(Questions on scene geometry)
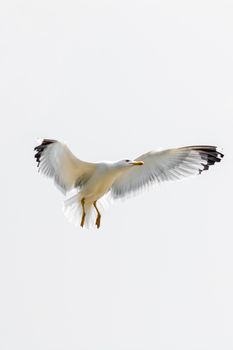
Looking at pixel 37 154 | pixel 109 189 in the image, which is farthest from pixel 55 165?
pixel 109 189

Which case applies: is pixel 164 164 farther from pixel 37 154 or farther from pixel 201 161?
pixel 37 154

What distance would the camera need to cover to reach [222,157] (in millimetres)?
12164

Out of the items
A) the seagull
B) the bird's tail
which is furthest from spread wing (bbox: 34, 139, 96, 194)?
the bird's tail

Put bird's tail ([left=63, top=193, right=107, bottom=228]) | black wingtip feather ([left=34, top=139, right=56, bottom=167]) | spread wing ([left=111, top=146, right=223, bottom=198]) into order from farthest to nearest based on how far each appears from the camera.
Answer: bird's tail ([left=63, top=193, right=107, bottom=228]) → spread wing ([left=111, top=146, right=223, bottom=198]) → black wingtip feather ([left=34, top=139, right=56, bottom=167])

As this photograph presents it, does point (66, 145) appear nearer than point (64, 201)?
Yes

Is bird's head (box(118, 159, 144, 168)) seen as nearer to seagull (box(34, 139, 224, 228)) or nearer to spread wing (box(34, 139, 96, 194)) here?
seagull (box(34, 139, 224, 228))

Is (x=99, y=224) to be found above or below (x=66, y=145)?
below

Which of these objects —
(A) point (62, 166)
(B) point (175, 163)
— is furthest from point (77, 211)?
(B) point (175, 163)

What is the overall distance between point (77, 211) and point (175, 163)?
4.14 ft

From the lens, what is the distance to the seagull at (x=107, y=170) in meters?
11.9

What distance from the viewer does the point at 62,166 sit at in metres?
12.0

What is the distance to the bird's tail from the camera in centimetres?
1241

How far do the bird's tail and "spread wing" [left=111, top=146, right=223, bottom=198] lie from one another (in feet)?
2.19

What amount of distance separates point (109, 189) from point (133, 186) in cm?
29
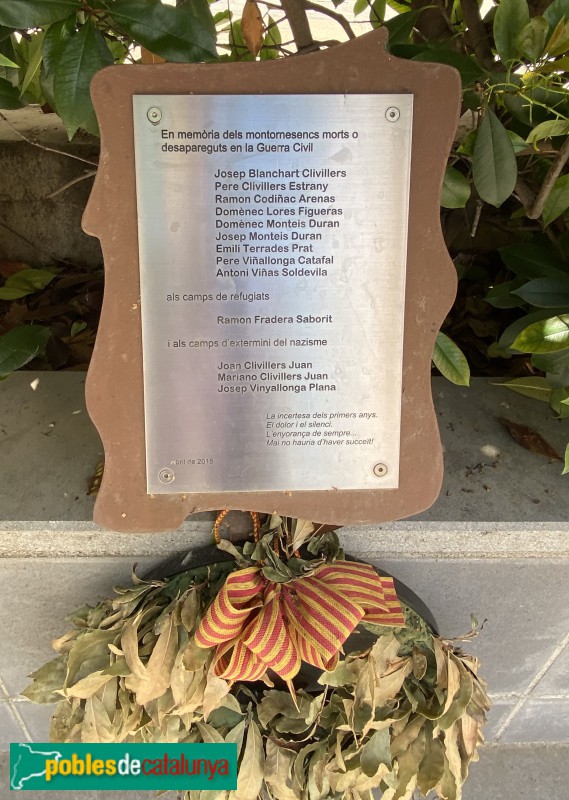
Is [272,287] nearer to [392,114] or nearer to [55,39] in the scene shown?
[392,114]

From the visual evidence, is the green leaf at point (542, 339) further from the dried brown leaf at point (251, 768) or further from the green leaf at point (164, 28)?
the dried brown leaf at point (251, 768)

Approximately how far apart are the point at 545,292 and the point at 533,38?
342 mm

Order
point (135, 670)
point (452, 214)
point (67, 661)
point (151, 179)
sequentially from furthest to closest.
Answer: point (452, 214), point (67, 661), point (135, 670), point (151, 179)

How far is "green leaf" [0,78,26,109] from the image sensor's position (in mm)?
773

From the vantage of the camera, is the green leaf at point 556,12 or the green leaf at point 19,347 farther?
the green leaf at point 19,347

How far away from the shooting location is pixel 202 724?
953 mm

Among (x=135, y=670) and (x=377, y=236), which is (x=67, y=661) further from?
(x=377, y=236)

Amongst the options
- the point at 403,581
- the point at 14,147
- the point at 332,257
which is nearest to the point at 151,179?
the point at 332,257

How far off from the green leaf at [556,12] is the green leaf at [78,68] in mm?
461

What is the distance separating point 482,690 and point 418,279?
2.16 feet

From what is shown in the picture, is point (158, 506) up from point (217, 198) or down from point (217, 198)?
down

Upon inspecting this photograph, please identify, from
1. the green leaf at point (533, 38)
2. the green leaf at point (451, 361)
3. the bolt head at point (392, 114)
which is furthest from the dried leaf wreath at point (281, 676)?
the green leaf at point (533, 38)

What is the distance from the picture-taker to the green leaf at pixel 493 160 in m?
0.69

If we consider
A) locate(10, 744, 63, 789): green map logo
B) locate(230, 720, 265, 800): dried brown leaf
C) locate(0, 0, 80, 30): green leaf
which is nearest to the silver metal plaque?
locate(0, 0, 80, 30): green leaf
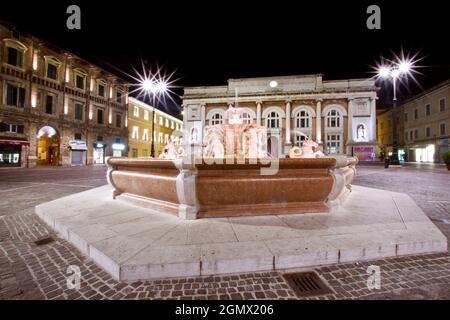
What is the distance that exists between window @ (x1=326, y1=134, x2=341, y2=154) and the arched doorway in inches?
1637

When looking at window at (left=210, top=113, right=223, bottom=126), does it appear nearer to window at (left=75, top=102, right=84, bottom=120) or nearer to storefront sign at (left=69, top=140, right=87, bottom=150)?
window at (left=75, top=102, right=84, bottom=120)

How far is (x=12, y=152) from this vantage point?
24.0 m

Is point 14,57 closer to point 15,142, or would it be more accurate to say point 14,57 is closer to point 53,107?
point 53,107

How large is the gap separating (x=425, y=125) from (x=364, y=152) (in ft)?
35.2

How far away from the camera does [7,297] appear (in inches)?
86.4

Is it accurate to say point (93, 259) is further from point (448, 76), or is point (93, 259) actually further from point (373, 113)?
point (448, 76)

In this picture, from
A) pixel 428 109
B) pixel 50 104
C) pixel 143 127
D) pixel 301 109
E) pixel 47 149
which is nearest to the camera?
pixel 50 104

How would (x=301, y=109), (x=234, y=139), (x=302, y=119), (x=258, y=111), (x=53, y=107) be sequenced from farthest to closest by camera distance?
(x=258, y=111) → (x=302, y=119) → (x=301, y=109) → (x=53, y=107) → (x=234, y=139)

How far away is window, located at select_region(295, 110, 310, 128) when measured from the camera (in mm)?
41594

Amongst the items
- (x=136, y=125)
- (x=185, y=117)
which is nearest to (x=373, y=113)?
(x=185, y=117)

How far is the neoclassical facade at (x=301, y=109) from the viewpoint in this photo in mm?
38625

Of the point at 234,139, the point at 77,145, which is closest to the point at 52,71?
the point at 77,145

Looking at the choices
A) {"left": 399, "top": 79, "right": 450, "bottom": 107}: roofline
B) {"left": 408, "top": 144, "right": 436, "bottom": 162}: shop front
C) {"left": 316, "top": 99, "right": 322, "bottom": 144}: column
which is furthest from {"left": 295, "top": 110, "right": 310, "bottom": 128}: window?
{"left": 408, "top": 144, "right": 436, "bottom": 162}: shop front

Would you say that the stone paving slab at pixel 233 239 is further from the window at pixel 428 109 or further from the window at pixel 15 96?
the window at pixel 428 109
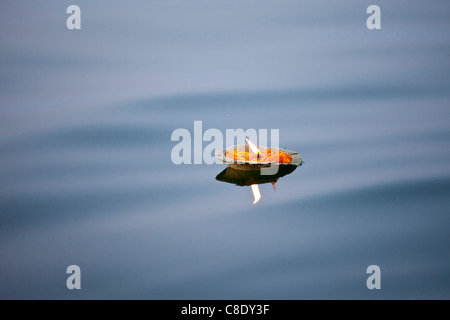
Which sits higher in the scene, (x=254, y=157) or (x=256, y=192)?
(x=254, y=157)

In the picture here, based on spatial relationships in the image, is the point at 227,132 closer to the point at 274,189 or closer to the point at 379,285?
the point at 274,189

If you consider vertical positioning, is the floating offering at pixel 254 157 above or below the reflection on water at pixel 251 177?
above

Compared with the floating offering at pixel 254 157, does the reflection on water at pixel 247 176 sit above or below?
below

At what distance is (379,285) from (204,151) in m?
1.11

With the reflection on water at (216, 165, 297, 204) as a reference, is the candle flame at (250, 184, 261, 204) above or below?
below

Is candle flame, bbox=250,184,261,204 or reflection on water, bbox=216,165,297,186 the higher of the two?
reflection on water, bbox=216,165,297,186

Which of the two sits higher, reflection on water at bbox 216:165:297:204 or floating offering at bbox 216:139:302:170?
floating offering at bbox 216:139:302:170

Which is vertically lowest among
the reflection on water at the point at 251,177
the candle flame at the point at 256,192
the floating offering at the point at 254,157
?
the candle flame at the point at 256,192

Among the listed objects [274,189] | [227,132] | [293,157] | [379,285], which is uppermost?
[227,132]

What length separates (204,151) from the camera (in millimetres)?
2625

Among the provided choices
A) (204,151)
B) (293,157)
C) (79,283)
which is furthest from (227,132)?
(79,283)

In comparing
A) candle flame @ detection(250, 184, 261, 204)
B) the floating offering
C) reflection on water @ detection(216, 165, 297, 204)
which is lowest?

== EXERCISE GOAL ==
Echo, without any alteration, every line of the entries from the one containing "Compared with the" through the end of the entries, including both the first and the last line.

== ANSWER FOR THE TASK ==
Compared with the floating offering at pixel 254 157, does the reflection on water at pixel 247 176 sit above or below?
below

At what distance is (379,285) from (204,151) in m?
1.11

With the reflection on water at (216, 165, 297, 204) as a reference, is the candle flame at (250, 184, 261, 204) above or below?
below

Is candle flame, bbox=250,184,261,204 or reflection on water, bbox=216,165,297,186 the higher of the two?
reflection on water, bbox=216,165,297,186

Which of the two sits higher, reflection on water at bbox 216:165:297:204 or floating offering at bbox 216:139:302:170?
floating offering at bbox 216:139:302:170

Which is vertically lowest among
the reflection on water at the point at 251,177
the candle flame at the point at 256,192
the floating offering at the point at 254,157
?
the candle flame at the point at 256,192

Among the listed objects [274,189] | [227,132] | [293,157] | [379,285], which is uppermost?
[227,132]

What length separates (204,151) from the camera (in millimetres)?
2625

Among the provided choices
A) (204,151)
B) (293,157)
C) (79,283)
which is furthest from (227,132)?
(79,283)

In comparing
A) candle flame @ detection(250, 184, 261, 204)
B) the floating offering
C) reflection on water @ detection(216, 165, 297, 204)
which is lowest?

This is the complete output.